### [Passage]
I cannot believe what an absolute mess i have made of my life, and subsequently DPs and DCs

185 replies

lucyellensmum · 08/01/2008 17:04

Everything is a bloody mess. Here i am, 37 years old, with two children, one 17 (who has left home and barely talks to me) and a two year old. I have a degree and PhD that of no use to me whatsoever - complete waste of my time and tax payers money.

We have NO money, because I, in my infinate wisdom chose to be a SAHM. My partner is trying to start a business and it is not going well, we have to pay the tax man and there simply isnt anything to pay him with. I can't even think about getting a job because i am so bloody down that i cannot cope with the stress of bloody M&T at the moment, let alone going to work. I would only want to work part time, and quite frankly, there is very little i can do - apart from cleaning, which i acgtually wouldnt mind but it would be like pissing in the ocean for all the difference it would make as i simply couldnt do enough hours to make it pay.

My house is a SHITHOLE, because i can't even manage to keep one room tidy, i have spent the whole afternoon trying to get sorted in the living room and it looks like i havent done anything at all! It is a constant battle, we have no storage and there is stuff everywhere. IT gets me down, seriously gets me down. But the more i try and do something about it, the worse it gets. Or at least thats how it seems.

My DP told me this morning that he is really stressed because of finances (again!), i dont think the business is working, he needs to get a job but to be honest, he can't earn enough money working for other people, but this is shit, we have had no money come in since before xmas and we have run out of overdraft! There is money coming shortly, but not anywhere near enough.

How did this happen? We got into debt, because i was greedy and wanted nice telly, nice stuff in my house, nice car - all stuff we should have waited until we could afford it because we are paying a dear price i can tell you, none of it was worth it, i just look at the stuff around me and want to smash it up. None of it is even nice anymore. I have always been shit with money, DP always careful but it got out of control. We borrowed against the house to get out of debt, but we just cant seem to dig our way out. My DP had to have so much time off after DD was born as i was sick, both mentally and physically. There was so much shit when my dad was ill that i dumped it all on DP.

### [Problems to work on]
- 1) What degrees does the writer of the forum post say they hold?
- 2) Translate this sentence from the forum post into Spanish: "It is a constant battle, we have no storage and there is stuff everywhere."
- 3) Pull out the section of the forum post that starts at the words "185 replies" and stops after "tax payers money.", copying it word for word.

### [Excerpted data]

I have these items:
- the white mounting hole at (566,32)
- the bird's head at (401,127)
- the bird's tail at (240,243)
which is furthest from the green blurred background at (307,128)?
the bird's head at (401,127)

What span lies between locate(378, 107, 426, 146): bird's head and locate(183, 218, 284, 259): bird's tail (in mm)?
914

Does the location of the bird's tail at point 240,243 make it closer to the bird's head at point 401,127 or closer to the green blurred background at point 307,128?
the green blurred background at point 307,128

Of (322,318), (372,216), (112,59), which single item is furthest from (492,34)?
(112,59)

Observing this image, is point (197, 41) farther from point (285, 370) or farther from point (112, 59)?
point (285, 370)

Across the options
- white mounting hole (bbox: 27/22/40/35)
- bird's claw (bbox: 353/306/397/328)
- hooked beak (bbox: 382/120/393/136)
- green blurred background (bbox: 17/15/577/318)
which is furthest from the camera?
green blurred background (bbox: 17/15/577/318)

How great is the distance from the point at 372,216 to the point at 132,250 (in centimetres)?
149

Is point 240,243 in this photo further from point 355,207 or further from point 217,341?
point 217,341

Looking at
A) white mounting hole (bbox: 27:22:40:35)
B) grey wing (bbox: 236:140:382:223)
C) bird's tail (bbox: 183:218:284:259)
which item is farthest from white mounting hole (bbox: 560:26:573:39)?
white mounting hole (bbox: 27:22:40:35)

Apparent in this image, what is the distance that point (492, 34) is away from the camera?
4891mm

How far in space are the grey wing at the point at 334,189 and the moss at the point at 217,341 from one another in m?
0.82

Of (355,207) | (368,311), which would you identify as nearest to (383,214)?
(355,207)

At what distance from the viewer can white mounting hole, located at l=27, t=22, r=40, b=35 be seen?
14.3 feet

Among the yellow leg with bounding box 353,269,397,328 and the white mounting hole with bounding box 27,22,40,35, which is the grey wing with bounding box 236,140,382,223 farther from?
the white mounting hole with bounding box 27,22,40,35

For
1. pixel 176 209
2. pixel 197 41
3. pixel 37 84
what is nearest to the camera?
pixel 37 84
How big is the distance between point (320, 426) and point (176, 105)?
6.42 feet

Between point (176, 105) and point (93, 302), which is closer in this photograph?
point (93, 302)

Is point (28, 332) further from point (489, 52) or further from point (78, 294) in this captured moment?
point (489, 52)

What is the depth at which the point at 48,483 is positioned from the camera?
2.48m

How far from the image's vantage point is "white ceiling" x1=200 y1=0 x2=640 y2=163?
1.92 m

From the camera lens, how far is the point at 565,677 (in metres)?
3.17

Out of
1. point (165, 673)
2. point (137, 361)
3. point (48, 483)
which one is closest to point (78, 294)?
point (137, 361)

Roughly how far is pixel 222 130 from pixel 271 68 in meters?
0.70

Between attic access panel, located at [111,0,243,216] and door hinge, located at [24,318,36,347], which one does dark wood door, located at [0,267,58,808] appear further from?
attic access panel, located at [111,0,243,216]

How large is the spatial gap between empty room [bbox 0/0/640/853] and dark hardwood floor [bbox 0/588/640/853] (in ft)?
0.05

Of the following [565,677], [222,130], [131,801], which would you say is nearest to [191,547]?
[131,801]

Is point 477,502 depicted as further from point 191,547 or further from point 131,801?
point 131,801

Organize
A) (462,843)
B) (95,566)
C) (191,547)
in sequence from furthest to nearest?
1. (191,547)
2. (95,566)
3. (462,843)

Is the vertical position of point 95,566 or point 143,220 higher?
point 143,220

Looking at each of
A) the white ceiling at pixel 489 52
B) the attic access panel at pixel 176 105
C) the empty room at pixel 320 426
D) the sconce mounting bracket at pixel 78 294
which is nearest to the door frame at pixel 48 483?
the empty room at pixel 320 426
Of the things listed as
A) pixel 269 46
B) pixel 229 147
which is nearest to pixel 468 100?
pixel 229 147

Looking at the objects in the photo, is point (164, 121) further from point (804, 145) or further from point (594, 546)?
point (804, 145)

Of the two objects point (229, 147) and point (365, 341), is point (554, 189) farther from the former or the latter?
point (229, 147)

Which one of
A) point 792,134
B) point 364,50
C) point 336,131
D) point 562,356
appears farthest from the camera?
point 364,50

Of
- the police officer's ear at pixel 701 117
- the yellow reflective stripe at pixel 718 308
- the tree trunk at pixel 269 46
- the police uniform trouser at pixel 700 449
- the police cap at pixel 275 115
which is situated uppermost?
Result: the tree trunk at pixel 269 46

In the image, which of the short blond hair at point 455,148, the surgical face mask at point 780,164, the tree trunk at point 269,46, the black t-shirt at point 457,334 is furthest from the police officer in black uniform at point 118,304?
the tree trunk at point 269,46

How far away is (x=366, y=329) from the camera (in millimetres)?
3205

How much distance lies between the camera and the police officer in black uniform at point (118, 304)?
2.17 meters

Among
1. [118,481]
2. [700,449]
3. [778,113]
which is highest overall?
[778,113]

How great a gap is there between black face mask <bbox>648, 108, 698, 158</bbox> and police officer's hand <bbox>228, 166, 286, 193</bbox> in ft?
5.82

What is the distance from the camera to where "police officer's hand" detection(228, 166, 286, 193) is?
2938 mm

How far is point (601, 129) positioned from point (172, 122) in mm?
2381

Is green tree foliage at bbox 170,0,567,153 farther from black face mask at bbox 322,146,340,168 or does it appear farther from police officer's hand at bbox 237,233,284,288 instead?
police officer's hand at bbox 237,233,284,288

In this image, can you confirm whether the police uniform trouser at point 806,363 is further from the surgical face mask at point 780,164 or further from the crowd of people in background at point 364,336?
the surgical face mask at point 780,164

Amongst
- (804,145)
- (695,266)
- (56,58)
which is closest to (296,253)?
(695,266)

### [Set of answers]
- 1) A degree and a PhD.

- 2) Es una batalla constante, no tenemos dónde guardar cosas y hay cosas por todas partes.

- 3)
185 replies

lucyellensmum · 08/01/2008 17:04

Everything is a bloody mess. Here i am, 37 years old, with two children, one 17 (who has left home and barely talks to me) and a two year old. I have a degree and PhD that of no use to me whatsoever - complete waste of my time and tax payers money.